*EXERCISE*. Throughout the listing that follows, find each line with the word "Author" and copy it.

*MATERIALS PROVIDED*.
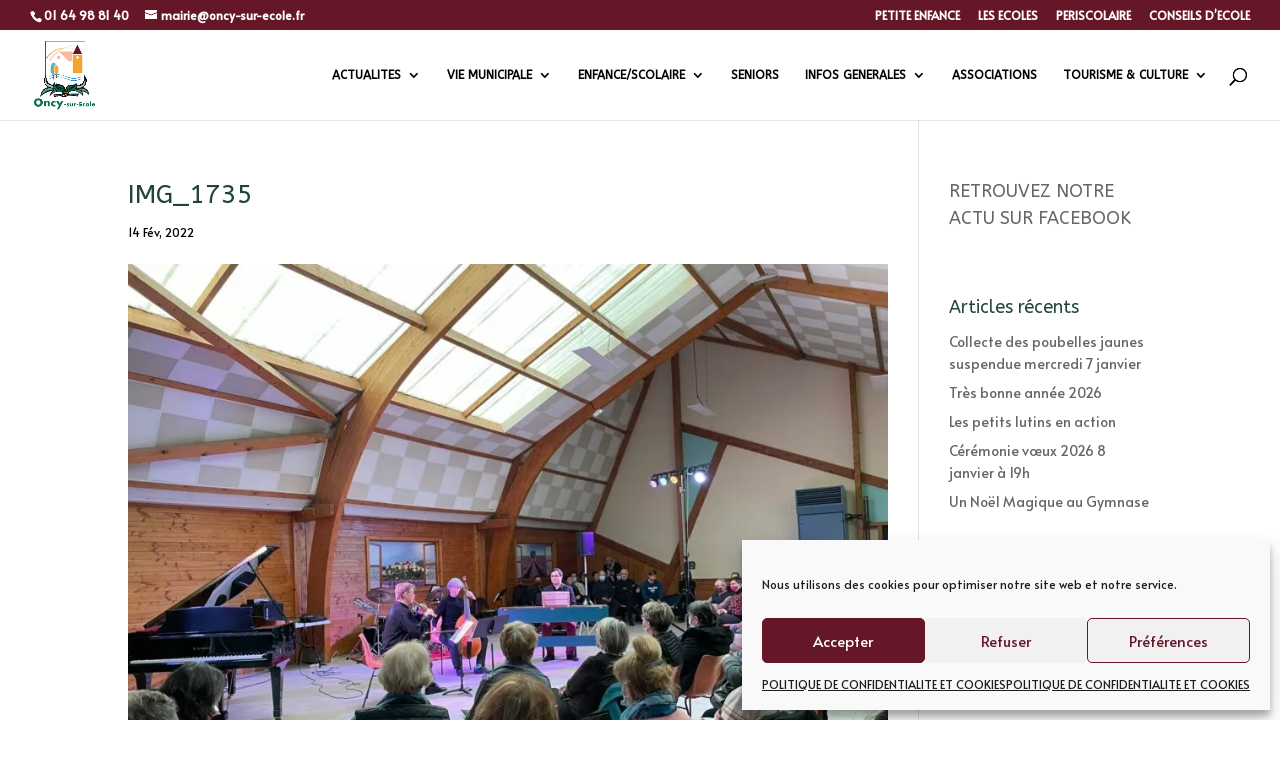

--- FILE ---
content_type: text/css
request_url: https://www.oncy-sur-ecole.fr/wp-content/themes/Divi-child/style.css?ver=4.27.4
body_size: 94
content:
/*



Theme Name:     Divi-child



Theme URI:      https://idee-mp.fr



Description:    Thème enfant pour le thème Divi



Author:         idee-mp



Author URI:     https://idee-mp.fr



Template:       Divi                            



Version:        0.0.1



*/







@import url("../Divi/style.css");
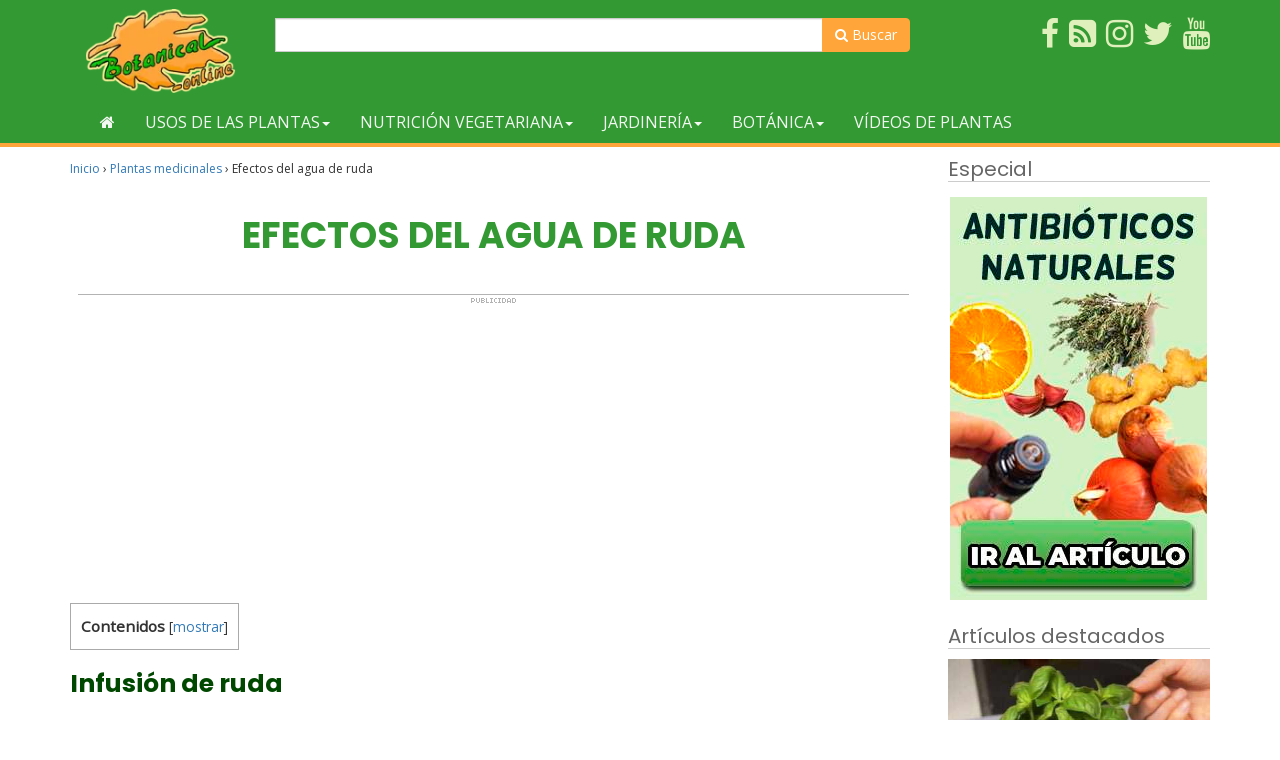

--- FILE ---
content_type: text/html; charset=utf-8
request_url: https://www.google.com/recaptcha/api2/aframe
body_size: 267
content:
<!DOCTYPE HTML><html><head><meta http-equiv="content-type" content="text/html; charset=UTF-8"></head><body><script nonce="1QiKLzvpgYHAV-EZ1hnMeA">/** Anti-fraud and anti-abuse applications only. See google.com/recaptcha */ try{var clients={'sodar':'https://pagead2.googlesyndication.com/pagead/sodar?'};window.addEventListener("message",function(a){try{if(a.source===window.parent){var b=JSON.parse(a.data);var c=clients[b['id']];if(c){var d=document.createElement('img');d.src=c+b['params']+'&rc='+(localStorage.getItem("rc::a")?sessionStorage.getItem("rc::b"):"");window.document.body.appendChild(d);sessionStorage.setItem("rc::e",parseInt(sessionStorage.getItem("rc::e")||0)+1);localStorage.setItem("rc::h",'1769690818246');}}}catch(b){}});window.parent.postMessage("_grecaptcha_ready", "*");}catch(b){}</script></body></html>

--- FILE ---
content_type: application/javascript; charset=utf-8
request_url: https://fundingchoicesmessages.google.com/f/AGSKWxUyRynq5TMBs3jKCUxTbb-roUQT0NuRdF9eQDfe-zaLfUA_stQzpCl8eAN8gq2xedkCq5Anu9xKSzUUDyE6ZffURuNvxWTXdGgH2u5Zt6nEm84aGgFXZ4Q5wW-pxgQjUaGJ_osxeA0iG2vYkJbGGau-aTGxsbHthn8277Z0xN9XHKyZzroYnuNtlbIV/_-468_60./ggadsense./ads_160_-ads.swf/ad-ifr.
body_size: -1284
content:
window['11be46ac-f4c7-4877-ad78-65ef21dd08df'] = true;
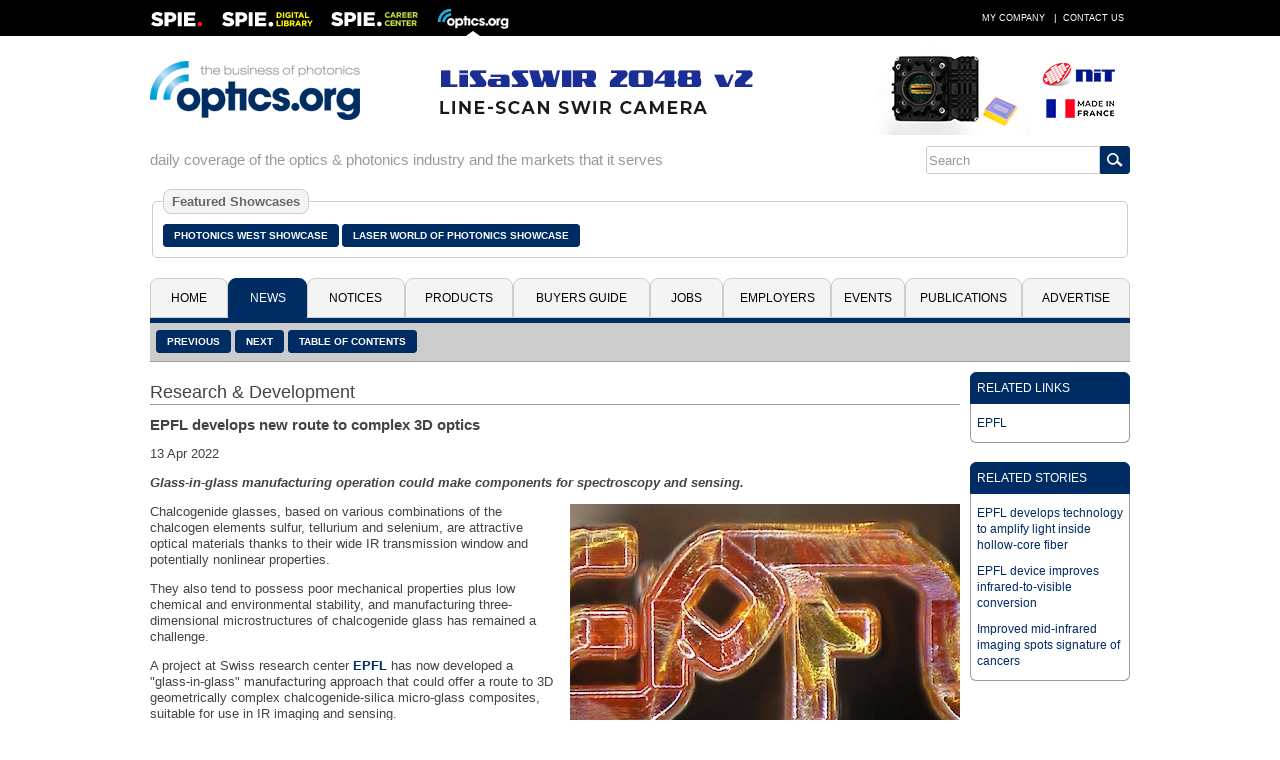

--- FILE ---
content_type: text/javascript
request_url: https://polo.feathr.co/v1/analytics/match/script.js?a_id=5c8bbb068e0fad120f925edf&pk=feathr
body_size: -596
content:
(function (w) {
    
        
    if (typeof w.feathr === 'function') {
        w.feathr('integrate', 'ttd', '69772bc3e5a4fb000299227e');
    }
        
        
    if (typeof w.feathr === 'function') {
        w.feathr('match', '69772bc3e5a4fb000299227e');
    }
        
    
}(window));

*EXERCISE ANSWER*.
Author:         idee-mp
Author URI:     https://idee-mp.fr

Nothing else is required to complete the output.